TASKS:
**1.** From the alert severity cheat sheet, extract the part that begins at the words "Alert Severity Matrix" and stops after "arguing during pages.".
**2.** Summarize the alert severity cheat sheet in two sentences.
**3.** Answer these questions about the alert severity cheat sheet, one per line:
(a) What is the response time for Sev-1?
(b) Which roles does Sev-1 require?
(c) When there is significant customer impact but the product still mostly works, within what period must the post-mortem be scheduled?

PASSAGE PROVIDED:
%%
Alert Severity Matrix Cheat Sheet

A four-row table that ends the "is this a Sev-2 or a Sev-3?" debate. Paste it into your runbook and stop arguing during pages.

Sev-1, critical, customer-facing

The product is down or unusable for a meaningful chunk of paying customers. Money is leaving the building per minute. Wake people up.

Trigger: complete outage, data loss, security breach, payment failure, >25% error rate on critical path
Response time: 5 minutes (page acknowledged)
Channel: PagerDuty page (loud), dedicated #inc-sev1-<ID> channel, video bridge
Escalation: primary on-call → secondary at +10m → engineering manager at +20m → VP at +30m
Comms cadence: status page within 15m, customer email at 30m, internal update every 30m
Roles required: Incident Commander, Comms Lead, Tech Lead, separate humans
Exit criteria: error rate < baseline for 30m, status page resolved, customer email sent, post-mortem scheduled within 48h

Significant customer impact but the product still mostly works. Page during business hours; on-call during off-hours.

Trigger: 5-25% error rate, p95 latency >3× baseline, single region down with failover working, key feature broken
Response time: 15 minutes
Channel: PagerDuty page, #inc-sev2-<ID> channel, optional video bridge
Escalation: primary on-call → secondary at +20m → manager at +60m
Comms cadence: status page within 30m if customer-visible, internal update hourly
Roles required: Incident Commander + Tech Lead can be the same person if needed
Exit criteria: error rate < baseline for 30m, status page updated, post-mortem scheduled within 5 business days

Customers may notice; product is broadly fine. Ticket, no page outside hours.
%%
GIVEN DATA:
%%
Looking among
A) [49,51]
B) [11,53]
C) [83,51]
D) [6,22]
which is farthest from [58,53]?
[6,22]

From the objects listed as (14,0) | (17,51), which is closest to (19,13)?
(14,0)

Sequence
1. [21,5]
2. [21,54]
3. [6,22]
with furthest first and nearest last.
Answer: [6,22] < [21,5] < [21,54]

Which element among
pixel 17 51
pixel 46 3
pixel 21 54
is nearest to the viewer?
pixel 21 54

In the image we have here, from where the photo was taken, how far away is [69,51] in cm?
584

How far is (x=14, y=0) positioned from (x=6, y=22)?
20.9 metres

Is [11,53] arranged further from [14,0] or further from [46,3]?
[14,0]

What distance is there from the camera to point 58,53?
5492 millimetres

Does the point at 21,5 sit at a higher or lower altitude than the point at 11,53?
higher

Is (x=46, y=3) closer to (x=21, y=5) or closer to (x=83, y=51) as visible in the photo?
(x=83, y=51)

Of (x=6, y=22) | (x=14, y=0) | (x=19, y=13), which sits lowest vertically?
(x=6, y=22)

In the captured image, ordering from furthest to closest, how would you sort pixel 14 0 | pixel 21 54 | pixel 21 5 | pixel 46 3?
%%
EXERCISE ANSWERS:
**1.**
Alert Severity Matrix Cheat Sheet

A four-row table that ends the "is this a Sev-2 or a Sev-3?" debate. Paste it into your runbook and stop arguing during pages.

**2.** The cheat sheet offers a four-row table meant to end debates over severity levels, to be pasted into a runbook. Sev-1 covers a product that is down or unusable for a meaningful chunk of paying customers and requires a 5-minute response, while significant impact with the product still mostly working calls for a 15-minute response.

**3.**
(a) 5 minutes (page acknowledged)
(b) Incident Commander, Comms Lead and Tech Lead, as separate humans
(c) Within 5 business days